_Task details_
Rewrite the part of the material that opens with the line containing "How far is point" and runs through the end of the material, changing "fallen tree trunk" to "fallen log" and leaving everything else as it is.

----

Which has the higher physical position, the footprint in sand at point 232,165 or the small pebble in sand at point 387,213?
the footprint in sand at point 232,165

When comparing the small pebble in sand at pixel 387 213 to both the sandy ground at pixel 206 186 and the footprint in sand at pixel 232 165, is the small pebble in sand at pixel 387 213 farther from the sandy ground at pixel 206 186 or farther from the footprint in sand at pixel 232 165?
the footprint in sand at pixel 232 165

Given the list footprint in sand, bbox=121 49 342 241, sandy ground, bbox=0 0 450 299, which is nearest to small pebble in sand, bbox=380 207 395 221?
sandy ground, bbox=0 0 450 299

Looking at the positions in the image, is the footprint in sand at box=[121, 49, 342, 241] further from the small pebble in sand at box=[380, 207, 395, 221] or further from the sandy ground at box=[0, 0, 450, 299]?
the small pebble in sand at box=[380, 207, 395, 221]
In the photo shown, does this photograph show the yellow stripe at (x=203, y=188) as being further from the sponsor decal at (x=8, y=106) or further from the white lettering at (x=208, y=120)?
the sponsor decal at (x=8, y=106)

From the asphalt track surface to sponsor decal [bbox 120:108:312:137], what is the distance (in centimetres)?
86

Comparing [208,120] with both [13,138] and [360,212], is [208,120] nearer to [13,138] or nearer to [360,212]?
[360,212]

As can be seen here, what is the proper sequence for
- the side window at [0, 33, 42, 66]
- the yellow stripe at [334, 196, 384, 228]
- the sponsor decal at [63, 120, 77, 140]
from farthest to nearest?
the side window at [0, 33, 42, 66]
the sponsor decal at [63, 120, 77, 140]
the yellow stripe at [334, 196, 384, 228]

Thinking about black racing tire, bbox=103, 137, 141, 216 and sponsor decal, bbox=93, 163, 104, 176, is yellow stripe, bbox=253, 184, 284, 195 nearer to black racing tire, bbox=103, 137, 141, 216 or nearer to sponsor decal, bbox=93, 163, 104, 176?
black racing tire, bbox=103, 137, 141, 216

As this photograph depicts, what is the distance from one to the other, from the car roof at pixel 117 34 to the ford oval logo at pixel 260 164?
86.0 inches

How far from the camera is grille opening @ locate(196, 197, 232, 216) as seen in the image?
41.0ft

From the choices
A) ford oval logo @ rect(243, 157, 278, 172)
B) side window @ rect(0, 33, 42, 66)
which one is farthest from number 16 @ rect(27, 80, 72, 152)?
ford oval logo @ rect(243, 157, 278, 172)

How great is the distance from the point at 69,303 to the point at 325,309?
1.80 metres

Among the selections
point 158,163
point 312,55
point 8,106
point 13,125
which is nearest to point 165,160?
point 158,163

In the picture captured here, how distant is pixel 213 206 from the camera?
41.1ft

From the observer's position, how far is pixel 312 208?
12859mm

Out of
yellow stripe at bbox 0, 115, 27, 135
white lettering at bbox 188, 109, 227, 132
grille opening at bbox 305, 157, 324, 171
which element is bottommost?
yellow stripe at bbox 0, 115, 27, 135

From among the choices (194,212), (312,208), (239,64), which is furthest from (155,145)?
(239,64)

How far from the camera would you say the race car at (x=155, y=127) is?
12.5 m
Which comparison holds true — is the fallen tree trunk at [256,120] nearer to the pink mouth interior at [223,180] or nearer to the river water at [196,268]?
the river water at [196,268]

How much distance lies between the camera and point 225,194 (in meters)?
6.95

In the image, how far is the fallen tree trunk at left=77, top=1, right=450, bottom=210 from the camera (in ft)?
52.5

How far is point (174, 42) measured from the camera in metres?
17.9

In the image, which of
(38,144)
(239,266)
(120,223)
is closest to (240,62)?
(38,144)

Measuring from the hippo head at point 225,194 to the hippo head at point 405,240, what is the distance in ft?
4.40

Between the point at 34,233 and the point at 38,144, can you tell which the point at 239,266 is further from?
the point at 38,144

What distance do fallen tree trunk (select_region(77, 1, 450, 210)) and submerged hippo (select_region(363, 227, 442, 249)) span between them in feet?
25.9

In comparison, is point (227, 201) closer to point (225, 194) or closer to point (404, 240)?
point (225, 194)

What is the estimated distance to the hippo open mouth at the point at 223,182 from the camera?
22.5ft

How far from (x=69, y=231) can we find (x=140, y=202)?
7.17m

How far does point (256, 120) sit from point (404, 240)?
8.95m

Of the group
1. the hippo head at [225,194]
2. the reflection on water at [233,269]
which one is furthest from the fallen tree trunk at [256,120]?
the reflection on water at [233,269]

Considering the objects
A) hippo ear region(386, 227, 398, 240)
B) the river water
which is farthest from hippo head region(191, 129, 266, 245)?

----

_Solution to the exercise_
How far is point (174, 42) measured from the camera in metres?
17.9

In the image, which of
(38,144)
(239,266)
(120,223)
is closest to (240,62)?
(38,144)

Measuring from the hippo head at point 225,194 to the hippo head at point 405,240, what is the distance in ft?
4.40

Between the point at 34,233 and the point at 38,144, can you tell which the point at 239,266 is further from?
the point at 38,144

What distance do fallen log (select_region(77, 1, 450, 210)) and submerged hippo (select_region(363, 227, 442, 249)) span between them in feet?
25.9

In comparison, is point (227, 201) closer to point (225, 194) or closer to point (404, 240)?
point (225, 194)

What is the estimated distance to the hippo open mouth at the point at 223,182 from the camera?
22.5ft

How far from (x=69, y=231) can we find (x=140, y=202)?
7.17m

How far does point (256, 120) sit from point (404, 240)?
8.95m

Of the group
1. the hippo head at [225,194]
2. the reflection on water at [233,269]
which one is furthest from the fallen log at [256,120]?
the reflection on water at [233,269]

Considering the objects
A) hippo ear region(386, 227, 398, 240)
B) the river water
which is farthest from hippo head region(191, 129, 266, 245)?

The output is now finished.